Клара тронула его ногу выше колена.

– Зажило?

– Теперь уже зажило.

– А очень больно было?

– Не знаю…

– Ох, господи, Лаури…

– Что такое?

– Ты был на войне, и всякое такое, тебя ранило… а я ничего не знала…

– Мало ли народу ранило. В людей и сейчас стреляют, в эту самую минуту. Или бомбят, в куски разносят – еще того лучше. Не желаю об этом говорить.

– Ты лежал в больнице?

Губы Лаури дернулись, будто ему надо было отведать какой-то гадости, и Клара не стала добиваться ответа. Он молчал. Она не рассердилась. Спросила:

– Удивился ты, когда узнал про меня?

– Нет. Хотя, пожалуй, удивился.

– А что ты думал?

– Думал, ты уже уехала отсюда. Или, может, вышла замуж.
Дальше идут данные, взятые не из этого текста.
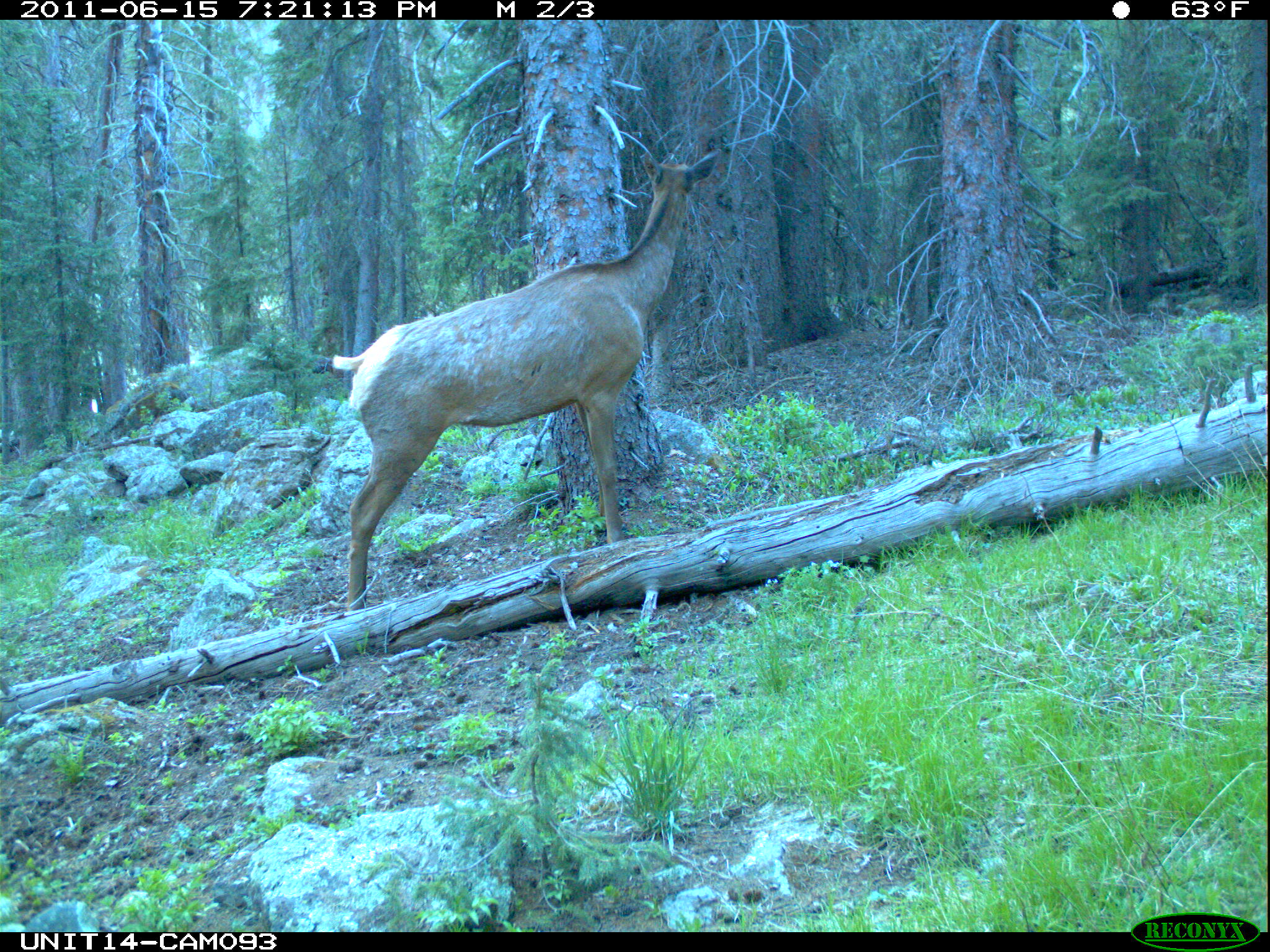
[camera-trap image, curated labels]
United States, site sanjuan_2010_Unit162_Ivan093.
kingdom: Animalia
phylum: Chordata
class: Mammalia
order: Artiodactyla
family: Cervidae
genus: Cervus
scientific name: Cervus elaphus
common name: red deer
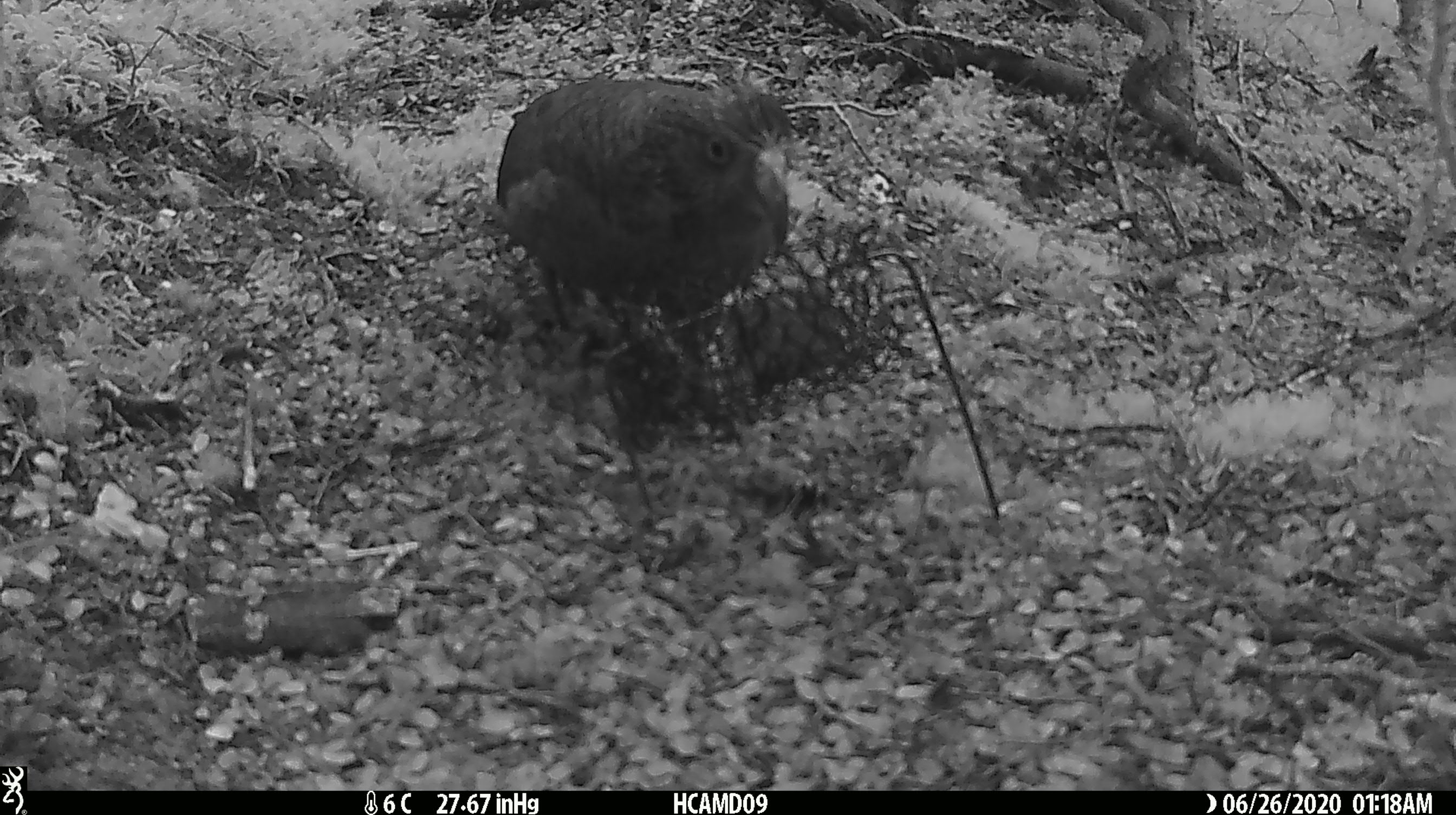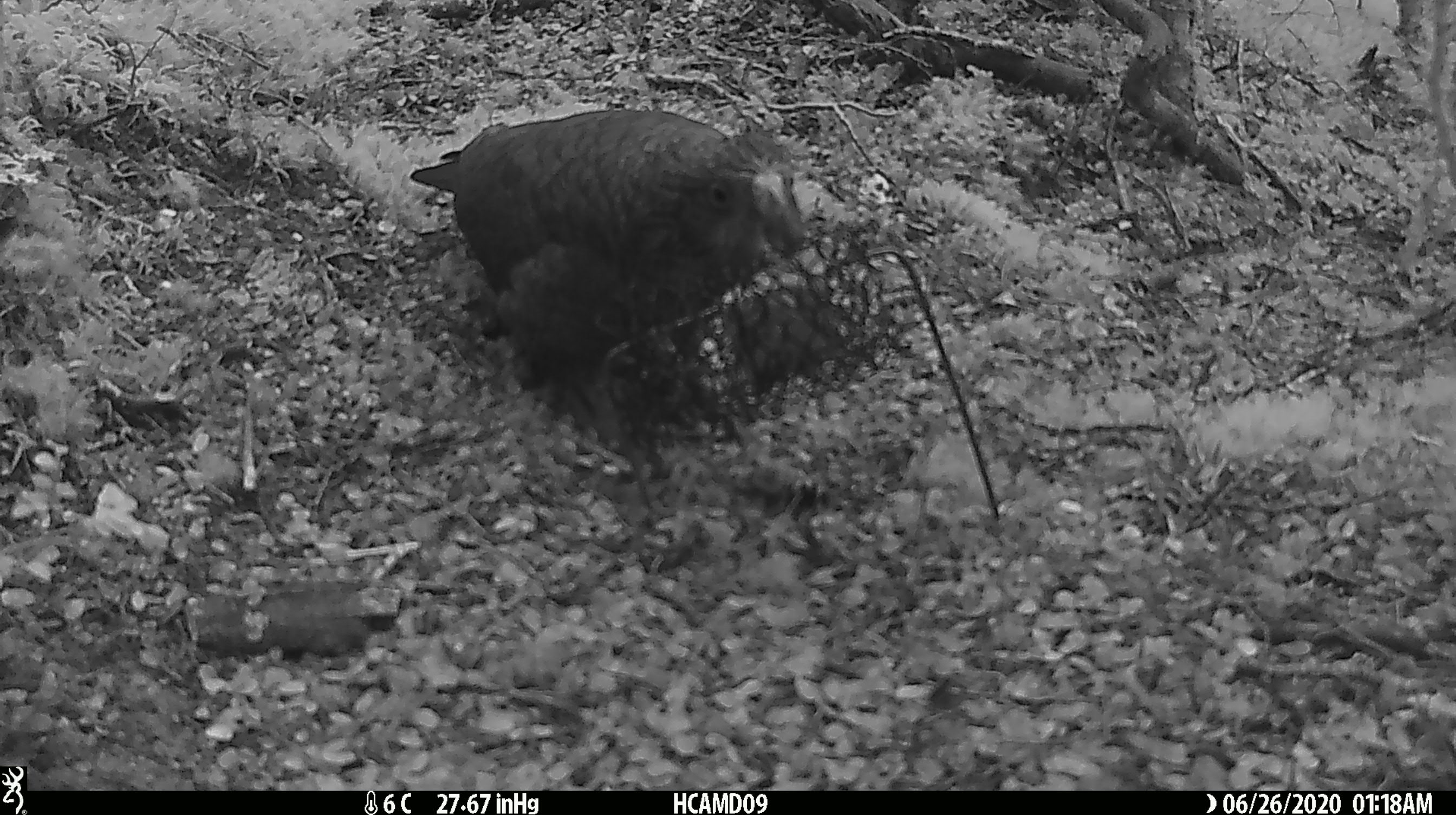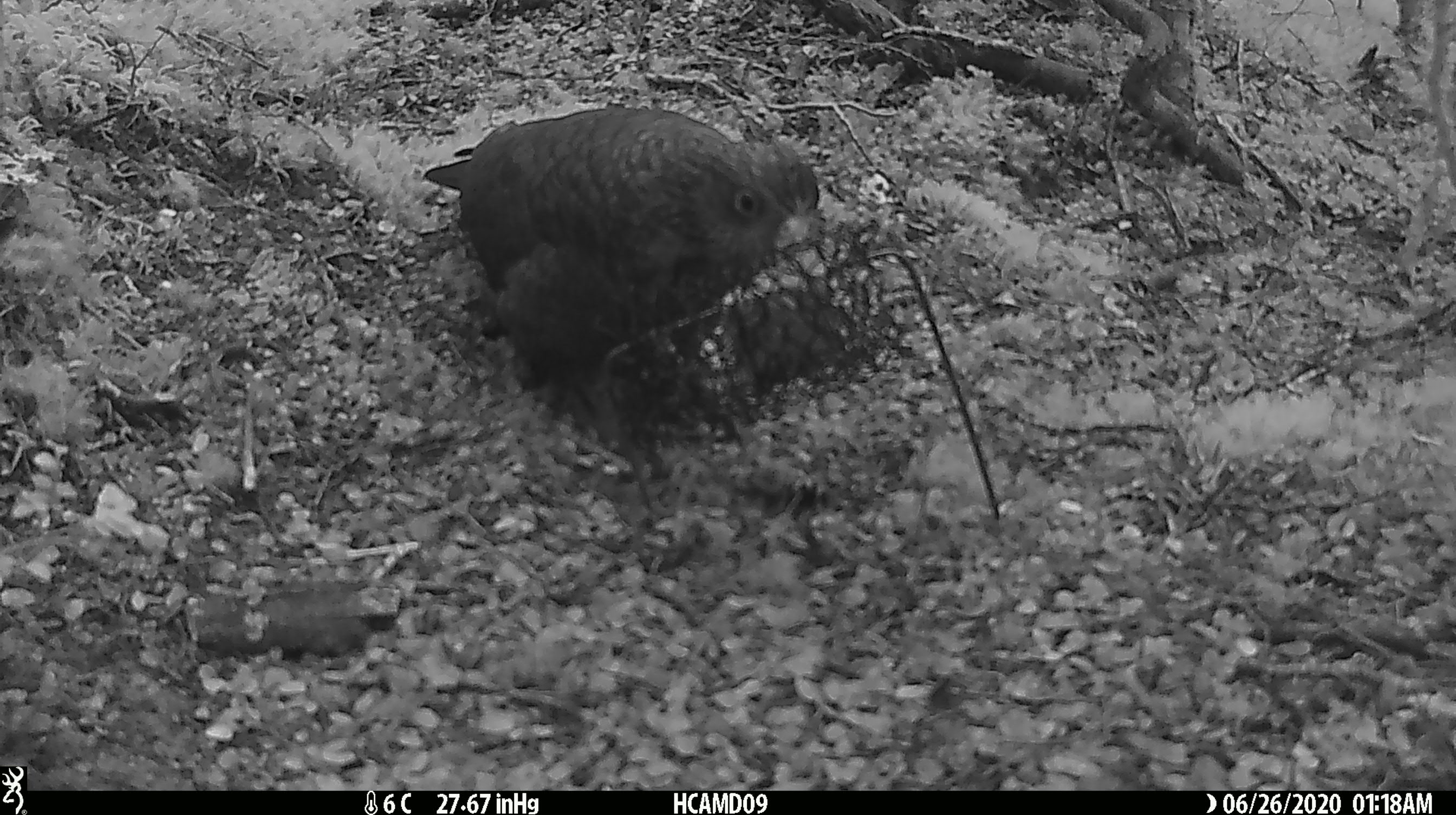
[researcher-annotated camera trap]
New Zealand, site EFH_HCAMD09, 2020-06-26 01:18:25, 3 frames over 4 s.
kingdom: Animalia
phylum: Chordata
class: Aves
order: Psittaciformes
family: Strigopidae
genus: Nestor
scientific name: Nestor notabilis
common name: kea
– Я все равно что замужем.

– Ну, не совсем.

– У меня ребенок.

– Ревир не живет с тобой под одной крышей, лапочка. Часто он приезжает?

– Как сможет.

– У него сейчас дел невпроворот. Как ты думаешь, сколько он и его родные зарабатывают на войне?

– Ничего я не знаю. Он про это не говорит.

– Я слыхал, он наживается на войне. Почему бы и нет? Вся окрестная голытьба и разные простофили из самой что ни на есть глухомани, кого не отправили за океан помирать на фронте, – все сейчас надрываются на фабриках и зарабатывают прорву денег. Это им так кажется, что прорву. А твой приятель – пайщик в таких фирмах.

– Он никогда не говорит…

– А чего ради говорить? Когда он к тебе приходит, он все это выкидывает из головы. Но я узнал тебя первый, я привез тебя в эти места. Два года я думал о тебе. Я даже не думал о ней… о жене… думал только о тебе.

– Правда?

– Я все время о тебе думал. Думал – если вернусь и если меня выпустят…

– Как это?

– Ну, если я из всего выпутаюсь, прямиком еду сюда, забираю тебя, и мы куда-нибудь уедем. Даже если ты уже замужем, все равно заберу тебя и женюсь.

– Женишься на мне?

– Я вот что надумал: поеду в Канаду, в Британскую Колумбию. Там сейчас дают землю все равно что задаром. Тысячи акров. У меня есть немного денег, мы все бросим и уедем, заведем ферму, я опять научусь работать на земле…

– Лаури, ты спятил…

– Почему это я спятил?

– Не знаю, просто… я…

– Чего ты испугалась?

Клара оттолкнулась от него, встала. У нее застучали зубы; кажется, воздух – и тот сейчас разобьется вдребезги, как стеклянный.

– Не хочу я про это слушать, – сказала она. Закрыла глаза, медленно покачала головой. – Не говори мне ничего. Мне самой страшно, что я могу натворить. Разве можно менять?.. Один раз на заправочной станции я видела парня, он был похож на тебя…

– И что же?

– Из-за него я опять стала думать о тебе.

Лаури поднялся.

– Лапочка, здесь очень красиво. И этот старый дом хорош. И вид из окна… вон те деревья… все красиво. У нас будет все в точности такое же в Канаде, наше собственное.

– Нет, Лаури…

– Ты сама не знаешь, что у тебя тут, как это красиво, – сказал он. – Ты не понимаешь. Там, в Европе, я все время думал о тебе, Клара. О чем бы ни пробовал думать, главнее всего была ты. Я вспоминал, как тогда было на побережье, и в тот день у реки… и какая ты была милая, ласковая… Ни одна женщина не была со мной так ласкова, как ты, Клара. Теперь я это понимаю.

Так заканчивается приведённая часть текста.